# Congratulations Horse



## Jason (Dec 30, 2001)

I would like to congratulate and thank Horse for taking over the permission as General Manager here at TSF.


----------



## 1 g0t 0wn3d (Jan 31, 2007)

Congratulations, btw jason what do you do now?


----------



## kodi (Jun 30, 2004)

Congratulations Derek!!!!!!


----------



## Deleted090308 (Jan 25, 2007)

Congratulations. :4-clap:


----------



## Doby (Jan 17, 2006)

Congratulations


----------



## Zazula (Apr 27, 2006)

Congratulations, Derek! :4-clap:


----------



## chauffeur2 (Feb 7, 2006)

Sincere Congratulations Derek!! :4-clap:


----------



## JohnthePilot (Mar 30, 2006)

*Congratulations Derek.*:4-cheers:
Do we all get a pay rise now? :laugh:

What's happened to JG?


----------



## Go The Power (Mar 5, 2007)

Congratulation's Derek :4-clap:


----------



## Tumbleweed36 (May 14, 2005)

Congratulations for the promotion. Your dedication and hard work is noticed.


----------



## speedster123 (Oct 18, 2006)

*congratulations*


----------



## Ried (Jan 11, 2005)

Congratulations to one of the most brilliant Managers I've ever come across. Your steady, insightful style has set the example that all of us should strive to emulate and master.

:wave:


----------



## carsey (Aug 19, 2006)

Congratulations. I love the way you handle matters.


----------



## sinclair_tm (Mar 11, 2005)

i'm sorry to hear that horse. really, i am... :winkgrin:


----------



## HawMan (May 12, 2006)

good job derek :spinning::spinning::spinning:


----------



## tetonbob (Jan 10, 2005)

Congrats, Derek.

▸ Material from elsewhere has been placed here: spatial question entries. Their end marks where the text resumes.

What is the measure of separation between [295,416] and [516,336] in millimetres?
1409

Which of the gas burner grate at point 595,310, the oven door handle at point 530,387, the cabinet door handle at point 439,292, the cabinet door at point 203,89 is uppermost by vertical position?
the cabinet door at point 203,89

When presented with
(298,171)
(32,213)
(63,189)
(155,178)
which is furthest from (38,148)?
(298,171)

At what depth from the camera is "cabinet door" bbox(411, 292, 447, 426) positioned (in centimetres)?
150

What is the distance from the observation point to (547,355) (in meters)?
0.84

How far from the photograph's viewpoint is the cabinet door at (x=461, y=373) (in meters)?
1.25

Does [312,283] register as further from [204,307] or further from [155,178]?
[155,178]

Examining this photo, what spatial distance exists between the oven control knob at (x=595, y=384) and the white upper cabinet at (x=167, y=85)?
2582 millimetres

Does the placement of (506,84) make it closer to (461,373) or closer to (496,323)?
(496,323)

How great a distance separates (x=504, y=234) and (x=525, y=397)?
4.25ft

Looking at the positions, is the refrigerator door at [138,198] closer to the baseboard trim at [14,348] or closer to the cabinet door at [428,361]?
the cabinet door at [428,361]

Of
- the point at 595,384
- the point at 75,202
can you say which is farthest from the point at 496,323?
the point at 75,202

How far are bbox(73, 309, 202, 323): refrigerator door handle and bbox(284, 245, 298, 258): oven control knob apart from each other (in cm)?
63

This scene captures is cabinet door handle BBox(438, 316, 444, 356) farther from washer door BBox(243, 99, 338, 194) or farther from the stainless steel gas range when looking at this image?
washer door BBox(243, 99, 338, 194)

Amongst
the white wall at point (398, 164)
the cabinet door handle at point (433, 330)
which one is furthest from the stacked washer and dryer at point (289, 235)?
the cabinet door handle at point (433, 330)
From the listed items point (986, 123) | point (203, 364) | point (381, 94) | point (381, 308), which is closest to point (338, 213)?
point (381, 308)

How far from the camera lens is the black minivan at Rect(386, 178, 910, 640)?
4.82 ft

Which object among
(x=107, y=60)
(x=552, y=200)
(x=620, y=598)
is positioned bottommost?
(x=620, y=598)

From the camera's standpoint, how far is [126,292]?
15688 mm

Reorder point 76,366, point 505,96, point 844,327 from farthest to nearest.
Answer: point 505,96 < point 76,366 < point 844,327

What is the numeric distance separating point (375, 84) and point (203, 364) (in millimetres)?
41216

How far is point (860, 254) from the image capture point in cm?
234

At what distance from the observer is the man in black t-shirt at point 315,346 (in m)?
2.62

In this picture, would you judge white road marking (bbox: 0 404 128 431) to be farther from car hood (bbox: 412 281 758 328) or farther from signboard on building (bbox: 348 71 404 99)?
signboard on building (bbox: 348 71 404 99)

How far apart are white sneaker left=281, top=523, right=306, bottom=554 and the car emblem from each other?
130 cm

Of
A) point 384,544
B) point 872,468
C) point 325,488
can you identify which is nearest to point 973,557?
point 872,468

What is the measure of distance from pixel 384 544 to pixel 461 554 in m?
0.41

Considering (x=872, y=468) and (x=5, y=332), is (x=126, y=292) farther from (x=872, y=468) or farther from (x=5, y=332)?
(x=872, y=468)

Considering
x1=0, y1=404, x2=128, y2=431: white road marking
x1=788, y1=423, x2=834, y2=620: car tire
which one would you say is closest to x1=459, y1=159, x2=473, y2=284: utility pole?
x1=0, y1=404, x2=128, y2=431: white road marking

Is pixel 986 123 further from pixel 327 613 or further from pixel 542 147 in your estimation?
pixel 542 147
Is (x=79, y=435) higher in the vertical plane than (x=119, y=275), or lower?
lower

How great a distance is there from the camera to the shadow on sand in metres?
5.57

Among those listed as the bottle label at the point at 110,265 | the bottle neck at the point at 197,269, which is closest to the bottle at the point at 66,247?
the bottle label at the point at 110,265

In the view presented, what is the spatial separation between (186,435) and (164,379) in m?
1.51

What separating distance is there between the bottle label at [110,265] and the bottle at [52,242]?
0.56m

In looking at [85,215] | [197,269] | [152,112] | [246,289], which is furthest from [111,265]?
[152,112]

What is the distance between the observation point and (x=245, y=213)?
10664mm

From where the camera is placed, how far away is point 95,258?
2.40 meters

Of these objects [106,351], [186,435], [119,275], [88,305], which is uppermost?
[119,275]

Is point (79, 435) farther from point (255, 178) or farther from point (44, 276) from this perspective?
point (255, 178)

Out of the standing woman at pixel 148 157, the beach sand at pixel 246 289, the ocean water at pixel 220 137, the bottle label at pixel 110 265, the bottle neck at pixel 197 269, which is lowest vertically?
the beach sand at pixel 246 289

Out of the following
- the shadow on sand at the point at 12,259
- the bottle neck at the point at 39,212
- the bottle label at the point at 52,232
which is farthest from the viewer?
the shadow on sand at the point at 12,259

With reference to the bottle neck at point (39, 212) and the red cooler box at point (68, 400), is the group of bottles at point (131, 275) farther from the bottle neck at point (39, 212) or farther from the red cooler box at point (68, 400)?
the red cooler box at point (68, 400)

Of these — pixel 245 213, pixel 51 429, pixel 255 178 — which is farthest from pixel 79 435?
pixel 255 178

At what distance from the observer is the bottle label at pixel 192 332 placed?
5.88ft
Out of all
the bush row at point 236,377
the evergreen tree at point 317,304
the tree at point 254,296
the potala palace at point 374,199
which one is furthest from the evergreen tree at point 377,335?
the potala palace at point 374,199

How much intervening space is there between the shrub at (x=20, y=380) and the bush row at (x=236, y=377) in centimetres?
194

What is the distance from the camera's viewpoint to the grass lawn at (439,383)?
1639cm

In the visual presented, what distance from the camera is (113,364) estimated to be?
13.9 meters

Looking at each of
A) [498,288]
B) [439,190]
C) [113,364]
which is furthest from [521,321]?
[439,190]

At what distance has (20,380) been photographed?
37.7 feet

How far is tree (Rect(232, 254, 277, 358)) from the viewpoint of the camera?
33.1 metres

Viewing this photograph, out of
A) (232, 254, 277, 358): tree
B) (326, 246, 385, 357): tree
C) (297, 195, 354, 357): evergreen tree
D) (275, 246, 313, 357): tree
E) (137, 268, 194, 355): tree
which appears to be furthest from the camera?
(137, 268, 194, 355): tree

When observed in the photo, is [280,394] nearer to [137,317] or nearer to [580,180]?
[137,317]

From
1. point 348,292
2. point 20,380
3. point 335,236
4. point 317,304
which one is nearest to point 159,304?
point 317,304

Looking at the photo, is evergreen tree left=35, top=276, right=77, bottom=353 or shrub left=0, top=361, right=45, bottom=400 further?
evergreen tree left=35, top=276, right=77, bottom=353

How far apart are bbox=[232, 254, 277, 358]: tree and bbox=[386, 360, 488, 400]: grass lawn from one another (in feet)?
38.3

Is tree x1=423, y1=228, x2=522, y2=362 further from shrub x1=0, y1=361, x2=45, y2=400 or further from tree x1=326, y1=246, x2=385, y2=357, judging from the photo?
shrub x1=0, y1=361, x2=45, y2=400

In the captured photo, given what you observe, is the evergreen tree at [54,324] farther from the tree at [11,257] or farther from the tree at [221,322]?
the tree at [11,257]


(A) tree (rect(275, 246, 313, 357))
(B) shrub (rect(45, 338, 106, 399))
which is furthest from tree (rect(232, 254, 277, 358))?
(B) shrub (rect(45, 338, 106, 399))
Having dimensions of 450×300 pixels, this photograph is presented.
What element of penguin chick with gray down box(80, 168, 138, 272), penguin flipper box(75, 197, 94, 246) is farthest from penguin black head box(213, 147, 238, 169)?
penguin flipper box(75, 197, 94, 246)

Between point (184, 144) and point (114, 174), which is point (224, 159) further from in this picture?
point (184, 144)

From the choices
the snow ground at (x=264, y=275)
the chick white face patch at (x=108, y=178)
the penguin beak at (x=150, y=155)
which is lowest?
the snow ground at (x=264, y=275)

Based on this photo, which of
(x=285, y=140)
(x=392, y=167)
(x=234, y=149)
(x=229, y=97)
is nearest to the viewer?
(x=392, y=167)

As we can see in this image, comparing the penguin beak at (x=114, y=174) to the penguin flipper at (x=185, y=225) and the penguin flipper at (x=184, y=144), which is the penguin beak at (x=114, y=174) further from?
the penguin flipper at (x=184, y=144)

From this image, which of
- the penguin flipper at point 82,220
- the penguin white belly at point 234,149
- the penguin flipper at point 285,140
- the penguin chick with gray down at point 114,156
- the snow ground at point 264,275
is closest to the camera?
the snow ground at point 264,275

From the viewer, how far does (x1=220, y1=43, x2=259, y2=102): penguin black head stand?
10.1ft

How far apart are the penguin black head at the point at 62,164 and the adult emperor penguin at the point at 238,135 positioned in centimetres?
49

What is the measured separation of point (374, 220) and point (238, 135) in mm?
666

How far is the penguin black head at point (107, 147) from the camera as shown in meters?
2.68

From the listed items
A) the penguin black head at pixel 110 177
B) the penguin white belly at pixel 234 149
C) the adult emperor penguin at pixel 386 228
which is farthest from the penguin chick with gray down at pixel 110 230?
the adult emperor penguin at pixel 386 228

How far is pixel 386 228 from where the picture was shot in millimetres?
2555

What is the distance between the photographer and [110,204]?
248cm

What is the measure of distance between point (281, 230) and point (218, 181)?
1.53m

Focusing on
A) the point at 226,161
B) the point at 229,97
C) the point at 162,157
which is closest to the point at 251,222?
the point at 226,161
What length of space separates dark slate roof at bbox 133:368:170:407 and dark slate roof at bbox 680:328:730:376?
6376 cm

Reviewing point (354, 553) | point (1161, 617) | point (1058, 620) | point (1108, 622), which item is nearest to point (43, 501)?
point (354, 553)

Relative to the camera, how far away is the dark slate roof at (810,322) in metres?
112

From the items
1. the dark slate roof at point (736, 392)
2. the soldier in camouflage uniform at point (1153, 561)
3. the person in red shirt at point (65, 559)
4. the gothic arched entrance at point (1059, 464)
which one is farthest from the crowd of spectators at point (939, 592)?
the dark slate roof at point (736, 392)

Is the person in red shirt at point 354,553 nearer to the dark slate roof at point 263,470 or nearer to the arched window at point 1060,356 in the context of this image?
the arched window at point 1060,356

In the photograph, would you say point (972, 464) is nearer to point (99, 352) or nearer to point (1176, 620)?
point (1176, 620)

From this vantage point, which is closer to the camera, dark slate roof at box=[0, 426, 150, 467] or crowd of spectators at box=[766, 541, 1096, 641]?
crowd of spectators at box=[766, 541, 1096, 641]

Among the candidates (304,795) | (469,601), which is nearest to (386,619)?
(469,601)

Well deserved!

Hope you got an expanded inbox. :grin:


----------



## dai (Jul 2, 2004)

congratulations derek


----------



## Glaswegian (Sep 16, 2005)

Many congratulations Derek - thoroughly well deserved. Can I have your old parking space now? :grin:


----------



## nickster_uk (Feb 7, 2005)

Congrats Derek :smile:


----------



## bry623 (Apr 8, 2002)

Derek major congrats! 

Yeah, what did happen to JG?


----------



## Cellus (Aug 31, 2006)

Congratulations Derek.


----------



## Indoril Nerevar (Jan 7, 2006)

Congratulations, Derek, and thanks for taking on the responsibility.


----------



## Geekgirl (Jan 1, 2005)

Well deserved Derek, nice job


----------



## mattlock (Dec 28, 2005)

Congratulations Derek. ray:


----------



## Horse (Oct 30, 2003)

Thanks to everyone for the congratulations. I will certainly try to live up to all of your accolades. I appreciate your continued support greatly.



bry623 said:


> Yeah, what did happen to JG?


Bry and any others who have asked, Jg is just fine. I spoke to him about two weeks ago on the telephone. He is still dealing with a few personal issues but is intending to return to TSF at some point. Of course he IS still the TSF General Manager and I am only filling his shoes while he is indisposed. Upon his return, albeit I will remain a General Manager, it will be in the number three spot LOL.

My apologies for replying so late to this thread.


----------